» **Избранный текст**
......
Страница 237 из 242
Все человечество и весь космос для него, во-первых, есть в своей основе семья, большая или малая, и во-вторых, это сплошное рабство и рабовладение, то есть безусловное подчинение одного другому. Поэтому всю космологическую эстетику Аристотеля можно назвать синтезом общинно-родовой и рабовладельческой системы. Тут не нужно подходить к Аристотелю с принципами марксизма-ленинизма и подвергать соответствующему научному анализу всю его эстетику. В "Политике" он во весь голос и с полной уверенностью, без всяких исключений, без всяких дополнений и поправок, прямо объявляет, что одни люди свободные по природе, а другие люди - рабы по природе. И это вовсе не есть результат их общественных отношений или результат определенного исторического развития. Нет! Кто рожден свободным, тот, по Аристотелю, уже и после того как он в результате, например, завоевания попал в рабы, все равно остается свободным навсегда. И вот раб, хотя бы мы сделали его вполне свободным, все равно навеки останется рабом.
Вот теперь и возникает вопрос: как же нам практически понимать социально-историческое место аристотелевской эстетики. Тут опять только современный нам общественно-политический мир может настолько заострить наш анализ аристотелевской эстетики, чтобы оказались понятными и вполне заметными и неопровержимыми все классовые корни этой эстетики.
Созерцательность, мы оказали, в эстетике Аристотеля неотделима от производства, а производство неотделимо от самодовлеющей созерцательности. Но посмотрите, как же именно, в каком именно виде и какими своими сторонами этот общеэстетический синтез выступает у Аристотеля для свободных по природе и для рабов по природе. И у тех и у других созерцательность неотделима от производства, и у тех и у других эта объединенность двух сторон человеческой практики и является тем, что Аристотель называет добродетелью.
И в чем же добродетель свободнорожденного? Она конечно, заключается в созерцательном отношении к действительности, для которого Аристотель предписывает разного рода педагогические правила. Но только эта практика, эта утилитарность и эта производственность заключается у свободнорожденного в отсутствии всякого физического труда и в отсутствии всякой подчиненности естественным нуждам жизни. Свободнорожденный только созерцает все эстетически, и главный его труд заключается только в том, чтобы этому научиться. Ведь свободные настолько презирают всякую трудовую деятельность, что для них неприлично даже слишком долго обучаться, например, музыкальному исполнительству. Слишком напряженное и слишком виртуозное и слишком ученое его создание и исполнение - это дело рабов, не свободных. Не худо, если я, свободнорожденный, познакомлюсь с каким-нибудь инструментом и узнаю, как на нем играть. Однако мне унизительно, как свободному, достигать какой-то там еще виртуозности и какой-то там еще профессиональности в искусстве. Виртуозно играть на инструментах - это дело рабов. А я - свободный по природе. Поэтому я наслаждаюсь той игрой на инструментах, которую осуществляют рабы, а сам не умею играть, да мне даже и постыдно убивать время на этот физический труд - достижения музыкальной виртуозности. Я только созерцаю красоту исполнения, а исполняют музыку или театральную пьесу пусть рабы.
......
» **Краткое задание**
Укажите, каким словом, согласно тексту об аристотелевской эстетике, Аристотель называет объединенность созерцательности и производства.

» **Собранные данные**
......
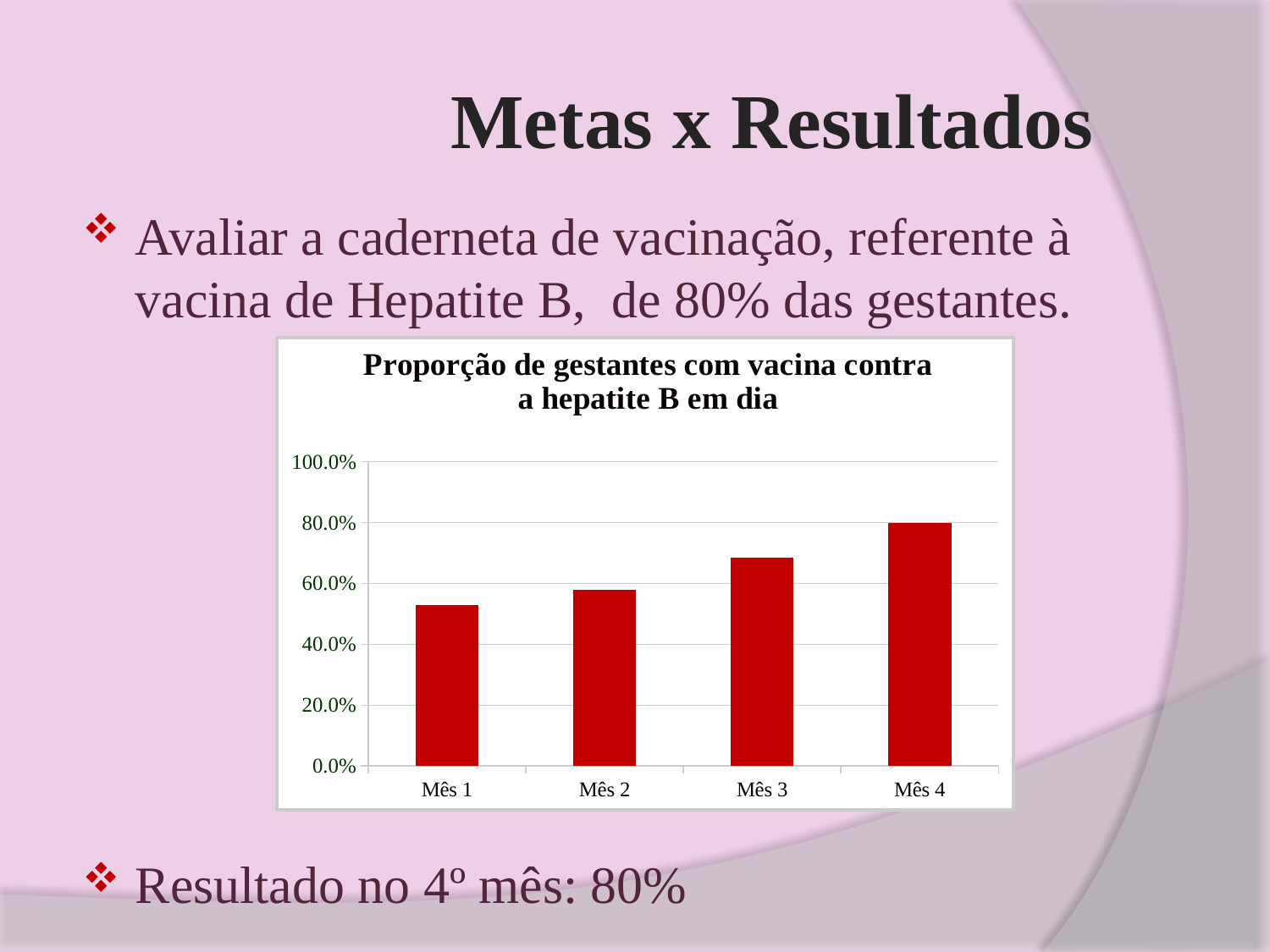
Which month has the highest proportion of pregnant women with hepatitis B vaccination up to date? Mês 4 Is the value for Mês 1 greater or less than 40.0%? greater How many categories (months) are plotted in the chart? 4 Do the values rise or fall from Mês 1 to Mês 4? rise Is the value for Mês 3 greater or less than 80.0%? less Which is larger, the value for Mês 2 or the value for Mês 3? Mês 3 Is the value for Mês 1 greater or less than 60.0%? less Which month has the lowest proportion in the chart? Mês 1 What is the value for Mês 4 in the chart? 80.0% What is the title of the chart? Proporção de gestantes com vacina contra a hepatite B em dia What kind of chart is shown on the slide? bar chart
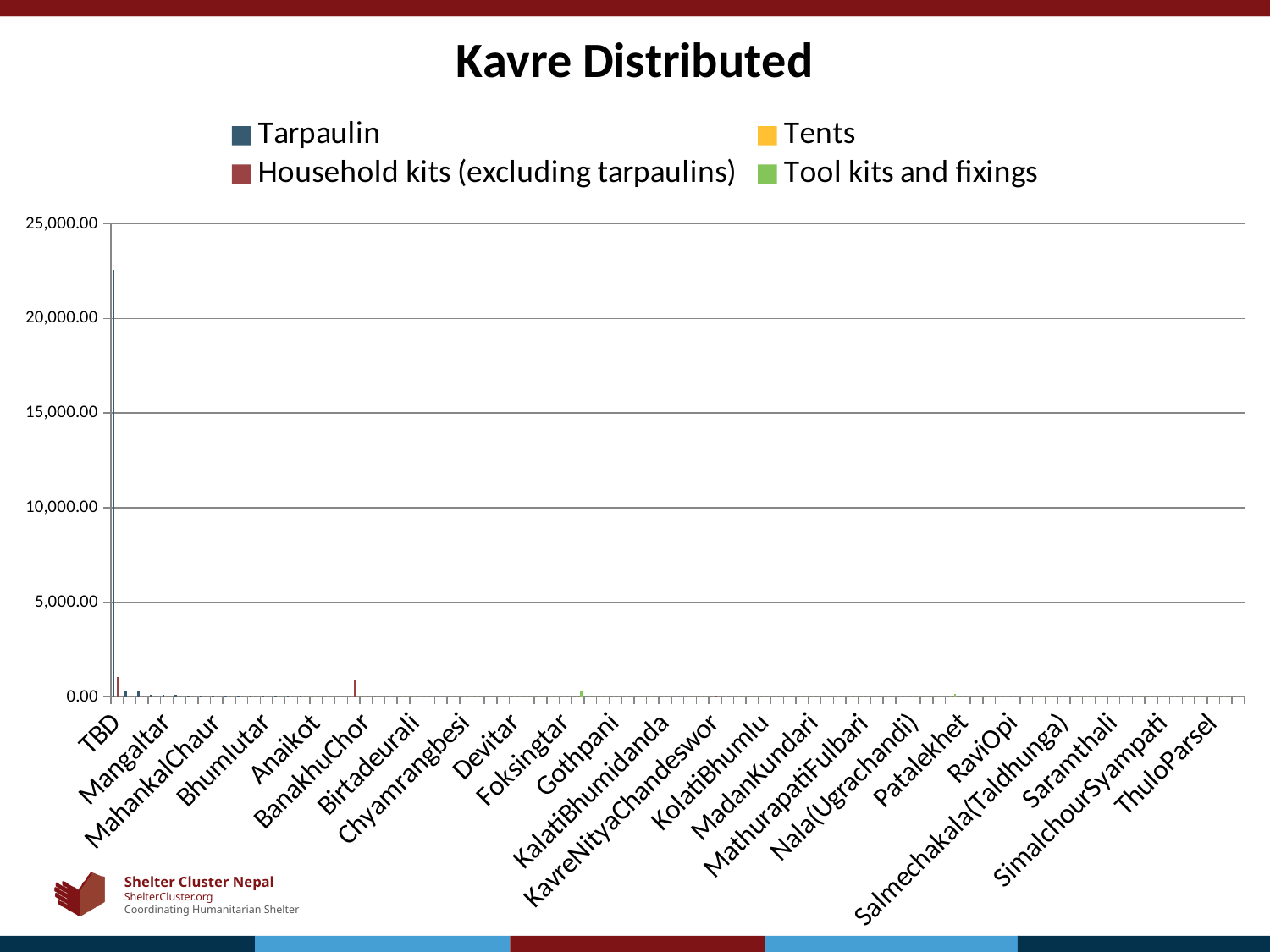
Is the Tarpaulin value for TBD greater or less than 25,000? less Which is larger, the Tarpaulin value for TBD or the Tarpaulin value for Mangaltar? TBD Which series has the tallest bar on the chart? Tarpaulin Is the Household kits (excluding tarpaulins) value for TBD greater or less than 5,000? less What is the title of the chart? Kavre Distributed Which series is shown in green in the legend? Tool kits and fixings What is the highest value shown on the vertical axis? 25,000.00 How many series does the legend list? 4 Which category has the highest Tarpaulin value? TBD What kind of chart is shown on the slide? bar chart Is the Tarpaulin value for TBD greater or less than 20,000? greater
......
» **Решение задачи**
Аристотель называет ее добродетелью.